Everything works on the command line, but the gui is broken.

----------

## VinzC

Command-line?  :Shocked:   :Laughing: 

Have you tried blueman? It's also a little bit buggy but I succeeded in transferring some files to my mobile phone. I transfered these files from the mobile phone in fact. I've installed blueman-1.10 but version 1.21 is available now, not in portage obviously.

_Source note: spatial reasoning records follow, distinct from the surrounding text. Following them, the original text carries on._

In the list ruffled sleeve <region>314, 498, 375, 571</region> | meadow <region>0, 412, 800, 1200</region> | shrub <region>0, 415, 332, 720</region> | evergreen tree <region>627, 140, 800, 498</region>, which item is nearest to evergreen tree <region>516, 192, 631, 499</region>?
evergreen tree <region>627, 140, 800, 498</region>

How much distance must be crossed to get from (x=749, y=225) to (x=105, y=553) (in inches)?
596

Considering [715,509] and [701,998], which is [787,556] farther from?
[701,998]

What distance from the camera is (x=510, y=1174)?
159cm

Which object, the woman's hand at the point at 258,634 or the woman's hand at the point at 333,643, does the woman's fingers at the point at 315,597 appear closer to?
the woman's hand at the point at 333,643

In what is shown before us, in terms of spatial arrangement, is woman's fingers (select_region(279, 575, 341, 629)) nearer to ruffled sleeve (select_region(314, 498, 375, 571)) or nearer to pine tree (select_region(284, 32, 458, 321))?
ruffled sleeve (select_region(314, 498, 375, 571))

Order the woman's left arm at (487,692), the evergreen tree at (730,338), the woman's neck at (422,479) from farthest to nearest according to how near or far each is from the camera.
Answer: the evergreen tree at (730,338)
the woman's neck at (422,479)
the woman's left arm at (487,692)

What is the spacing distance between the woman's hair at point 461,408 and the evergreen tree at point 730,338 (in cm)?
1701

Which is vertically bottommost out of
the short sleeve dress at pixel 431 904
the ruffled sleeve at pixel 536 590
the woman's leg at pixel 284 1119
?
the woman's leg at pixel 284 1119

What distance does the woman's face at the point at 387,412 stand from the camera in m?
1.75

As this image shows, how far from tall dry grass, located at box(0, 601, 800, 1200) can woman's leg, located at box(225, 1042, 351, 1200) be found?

EDIT: There's an ebuild that was submitted to bugzilla. You might want to try it as I did on my system. It works better for me than version 1.10.

----------

## pgf

 *VinzC wrote:*   

> Command-line?  
> 
> Have you tried blueman? It's also a little bit buggy but I succeeded in transferring some files to my mobile phone. I transfered these files from the mobile phone in fact. I've installed blueman-1.10 but version 1.21 is available now, not in portage obviously.

 

I gave it a brief try but couldn't make it work. I guess I should say I am connecting two PCs.

----------

## VinzC

 *pgf wrote:*   

> I gave it a brief try but couldn't make it work. I guess I should say I am connecting two PCs.

 

Have you tried version 1.21?

----------

## pgf

 *VinzC wrote:*   

>  *pgf wrote:*   I gave it a brief try but couldn't make it work. I guess I should say I am connecting two PCs. 
> 
> Have you tried version 1.21?

 

I tried it yesterday so I presume it was the most recent. I might put more effort into it now that I know it worked for someone else.

----------

## pgf

 *VinzC wrote:*   

> Have you tried version 1.21?

 

Version 1.21 of blueman? Or something else? I only see version 1.10.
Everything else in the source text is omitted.